Schüler im Klassenzimmer (Foto: picture alliance/dpa/dpa-Zentralbild | Monika Skolimowska)

Über 2500 ukrainische Kinder und Jugendliche an Saar-Schulen

Daniel Schlemper   12.12.2022 | 08:08 Uhr

Die Zahl der ukrainischen Schülerinnen und Schüler im Saarland hat sich weiter erhöht. Mitte Juli waren es noch knapp über 1500 – nun sind es über 2500. Wie die Schulen im Saarland mit den zusätzlichen Kindern und Jugendlichen umgehen.

Fast 2600 aus der Ukraine geflüchtete Kinder und Jugendliche sind laut dem Bildungsministerium aktuell in saarländischen Schulen untergebracht. Eine mögliche Überlastung der Schulen durch die zusätzlichen Kinder und Jugendliche sieht das Ministerium nicht dabei nicht. Problematisch seien eher mögliche Traumata sowie sprachliche Barrieren der Geflüchteten.

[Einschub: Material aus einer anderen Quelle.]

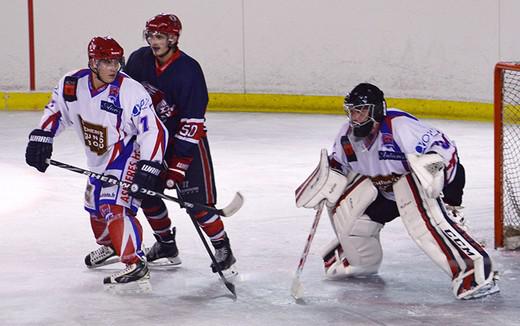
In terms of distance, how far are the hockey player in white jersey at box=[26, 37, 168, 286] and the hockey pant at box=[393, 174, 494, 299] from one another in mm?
929

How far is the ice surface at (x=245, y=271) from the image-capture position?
418cm

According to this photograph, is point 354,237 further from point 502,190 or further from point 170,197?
point 502,190

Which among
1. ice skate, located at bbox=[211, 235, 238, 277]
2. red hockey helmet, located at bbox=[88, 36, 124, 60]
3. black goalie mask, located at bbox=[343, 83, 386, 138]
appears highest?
red hockey helmet, located at bbox=[88, 36, 124, 60]

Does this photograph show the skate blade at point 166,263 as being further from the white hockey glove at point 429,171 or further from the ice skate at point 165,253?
the white hockey glove at point 429,171

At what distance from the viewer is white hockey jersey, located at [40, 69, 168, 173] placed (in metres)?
4.38

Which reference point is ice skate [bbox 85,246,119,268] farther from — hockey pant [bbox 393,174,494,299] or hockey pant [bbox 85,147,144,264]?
hockey pant [bbox 393,174,494,299]

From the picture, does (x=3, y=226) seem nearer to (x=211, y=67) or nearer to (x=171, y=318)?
(x=171, y=318)

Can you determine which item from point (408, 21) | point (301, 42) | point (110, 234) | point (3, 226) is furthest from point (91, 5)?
point (110, 234)

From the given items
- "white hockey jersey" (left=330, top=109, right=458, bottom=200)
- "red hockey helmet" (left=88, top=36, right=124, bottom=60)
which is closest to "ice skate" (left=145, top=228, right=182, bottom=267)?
"white hockey jersey" (left=330, top=109, right=458, bottom=200)

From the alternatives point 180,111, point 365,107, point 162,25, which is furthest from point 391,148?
point 162,25

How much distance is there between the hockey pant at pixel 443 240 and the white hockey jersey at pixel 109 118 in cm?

Beides hätten die Schulen aber ebenfalls im Griff. Dafür würden die vorhandenen, „multiprofessionellen Teams“ mit Sprachförderlehrkräften und Schulsozialarbeiterinnen genutzt, die auch in Kontakt zum schulpsychologischen Dienst stünden.

Zusätzlich seien auch ukrainische Lehrkräfte, meist als Sprachmittler, im Einsatz. Für den Regelunterricht erfüllten diese aber nicht die notwendigen Qualifikationen.

Gestiegener Bedarf von Sprachförderung

Das Bildungsministerium verweist indes auf einen grundsätzlich gestiegenen Bedarf bei der Sprachförderung. Davon seien aber auch Kinder, die muttersprachlich Deutsch sprechen, betroffen. Aus diesem Grund werde das Angebot für Sprachförderung ausgebaut – zum Beispiel mit über 200 weiteren Sprachförderlehrkräften.

Über dieses Thema haben auch die SR 3-Rundschau am 12.12.2022 berichtet.